Important Trade Considerations:
Two important considerations when selling put options are dividends and earnings announcements because they can both impact the price and thereby impact your trade. And in STAG’s case, they are largely non-issues. Specifically, STAG isn’t expected to announce again until the end of October (after this put option expires). And second, the next ex-dividend date isn’t until 9/27/19, after this options contract expires.
Conclusion:
Not surprisingly, STAG shares sold off hard on Friday as the overall market sold-off. And in our view, this has created an attractive buying opportunity (if you are so inclined), and a very attractive opportunity to generate upfront income by selling put options on STAG. Specifically, if you are afraid there could be more market wide selling pressure ahead, and STAG shares could sell-off even further, then this options trade idea is a compelling way to generate attractive upfront income now (that you get to keep no matter what) and also giving you the chance to own STAG shares at an even lower price if they fall to $25 or lower and get put to you before the options contract expires next month.
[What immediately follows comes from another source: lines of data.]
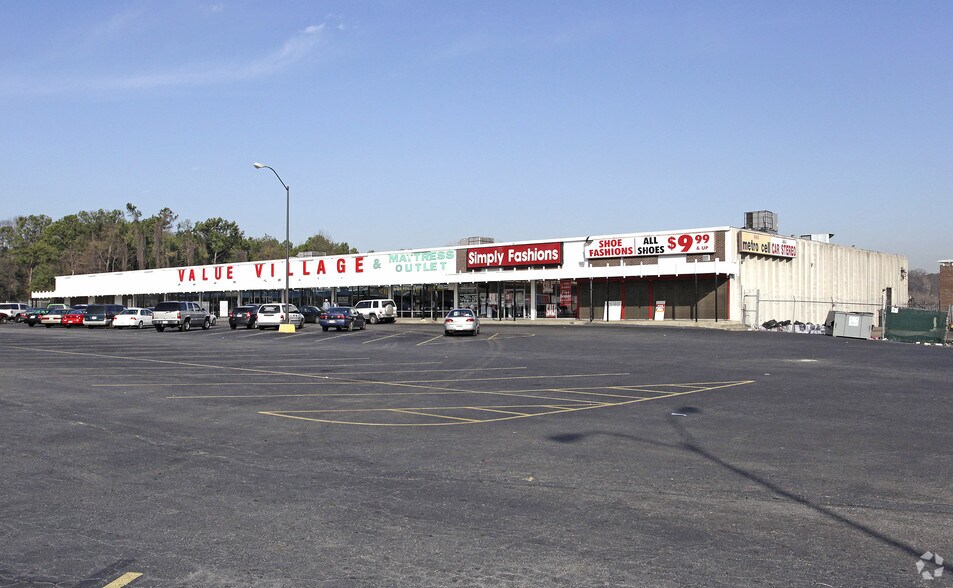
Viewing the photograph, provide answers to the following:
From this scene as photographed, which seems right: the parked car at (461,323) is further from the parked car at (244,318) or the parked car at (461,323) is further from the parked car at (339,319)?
the parked car at (244,318)

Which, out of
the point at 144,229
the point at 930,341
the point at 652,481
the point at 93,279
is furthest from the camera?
the point at 144,229

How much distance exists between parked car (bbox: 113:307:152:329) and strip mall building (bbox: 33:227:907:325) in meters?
18.4

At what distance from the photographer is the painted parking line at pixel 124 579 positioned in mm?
5086

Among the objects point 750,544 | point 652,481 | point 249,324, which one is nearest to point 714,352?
point 652,481

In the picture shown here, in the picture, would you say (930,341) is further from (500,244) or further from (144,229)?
(144,229)

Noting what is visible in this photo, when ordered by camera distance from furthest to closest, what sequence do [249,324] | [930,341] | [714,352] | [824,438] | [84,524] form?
[249,324] < [930,341] < [714,352] < [824,438] < [84,524]

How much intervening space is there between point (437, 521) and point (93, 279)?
9819 cm

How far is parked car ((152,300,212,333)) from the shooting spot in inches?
1852

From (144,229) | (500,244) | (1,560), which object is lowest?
(1,560)

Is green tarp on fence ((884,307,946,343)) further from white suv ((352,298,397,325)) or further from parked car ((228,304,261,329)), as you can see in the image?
parked car ((228,304,261,329))

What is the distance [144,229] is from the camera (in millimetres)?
135125

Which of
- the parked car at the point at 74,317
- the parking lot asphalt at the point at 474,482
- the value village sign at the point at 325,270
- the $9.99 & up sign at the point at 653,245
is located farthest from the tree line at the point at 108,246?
the parking lot asphalt at the point at 474,482

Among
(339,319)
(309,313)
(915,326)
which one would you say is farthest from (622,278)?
(309,313)

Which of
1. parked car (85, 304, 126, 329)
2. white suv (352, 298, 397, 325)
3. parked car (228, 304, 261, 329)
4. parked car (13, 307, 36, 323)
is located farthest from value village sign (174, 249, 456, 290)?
parked car (13, 307, 36, 323)
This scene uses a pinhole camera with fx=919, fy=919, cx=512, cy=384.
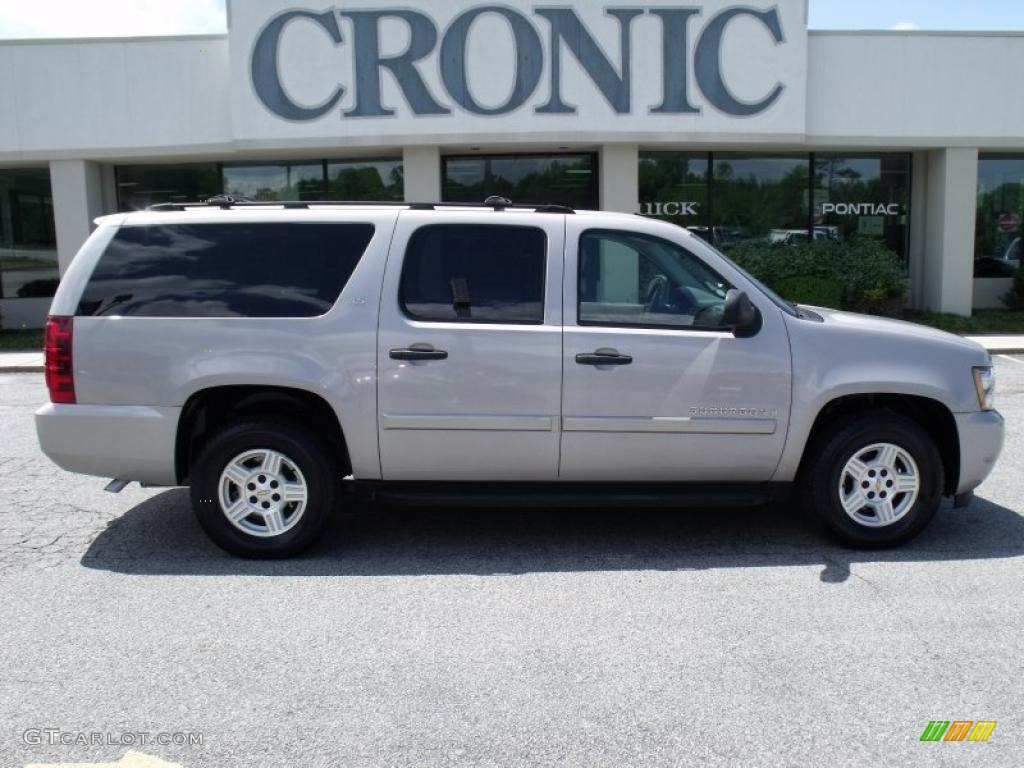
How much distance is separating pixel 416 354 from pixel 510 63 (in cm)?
1114

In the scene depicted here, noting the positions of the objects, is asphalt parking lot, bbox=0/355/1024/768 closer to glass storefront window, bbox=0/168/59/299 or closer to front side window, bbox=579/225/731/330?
front side window, bbox=579/225/731/330

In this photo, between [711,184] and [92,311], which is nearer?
[92,311]

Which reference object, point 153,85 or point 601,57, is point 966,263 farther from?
point 153,85

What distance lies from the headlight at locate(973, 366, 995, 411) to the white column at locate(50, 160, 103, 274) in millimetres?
15502

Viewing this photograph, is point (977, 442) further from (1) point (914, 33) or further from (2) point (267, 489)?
(1) point (914, 33)

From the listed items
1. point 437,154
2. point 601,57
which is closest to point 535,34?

As we explained earlier in this article, we like STAG shares and believe they are an attractive long-term investment opportunity, and we wouldn’t be considering this options trade if we didn’t believe that. The premium income available on options trades generally increases when volatility/uncertainty increases (like it did on Friday for Stag), and this is a big part of the reason why we believe this income-generating STAG options trade is attractive right now.
Note: As a general rule, we like to keep our position sizes below 5% of our total portfolio (or 10% in very rare instances), so consider how big your position size will be if the shares get put to you. And as a specific view, we believe STAG’s shares are attractive right now (and we’d be happy to own them for the long-term). Things could get worse before they get better, but in the months and years ahead, we believe STAG’s share price is going higher (perhaps significantly higher), and those attractive monthly dividends will keep rolling in and keep growing too.